Matt Lytle

No. 8, 9, 7
- Position: Quarterback

Personal information
- Born: September 4, 1975 (age 50) Lancaster, Pennsylvania, U.S.
- Listed height: 6 ft 4 in (1.93 m)
- Listed weight: 225 lb (102 kg)

Career information
- High school: Wyomissing Area (Wyomissing, Pennsylvania)
- College: Pittsburgh (1995—1998)
- NFL draft: 1999: undrafted

Career history
- Carolina Panthers (1999)*; Rhein Fire (2000); Seattle Seahawks (2000); Carolina Panthers (2000–2001); Montreal Alouettes (2002); Baltimore Ravens (2003)*; Colorado Crush (2004)*;
- * Offseason and/or practice squad member only

Awards and highlights
- Grey Cup champion (2002); World Bowl champion (2000);

Career NFL statistics
- Passing attempts: 30
- Passing completions: 17
- Completion percentage: 56.7%
- TD–INT: 1–3
- Passing yards: 133
- Passer rating: 39.3
- Stats at Pro Football Reference

= Matt Lytle =

American gridiron football player (born 1975)

▶ _MATERIAL PROVIDED_
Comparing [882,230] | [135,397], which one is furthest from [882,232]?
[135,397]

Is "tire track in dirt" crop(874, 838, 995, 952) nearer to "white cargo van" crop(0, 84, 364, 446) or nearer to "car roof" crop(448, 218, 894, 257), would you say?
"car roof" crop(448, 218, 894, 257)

▶ _EXERCISE DESCRIPTION_
Repeat word for word the part of the Matt Lytle profile that begins with "Personal information" and ends with "Area (Wyomissing, Pennsylvania)". Work only from the Matt Lytle profile and not the material.

▶ _EXERCISE ANSWER_
Personal information
- Born: September 4, 1975 (age 50) Lancaster, Pennsylvania, U.S.
- Listed height: 6 ft 4 in (1.93 m)
- Listed weight: 225 lb (102 kg)

Career information
- High school: Wyomissing Area (Wyomissing, Pennsylvania)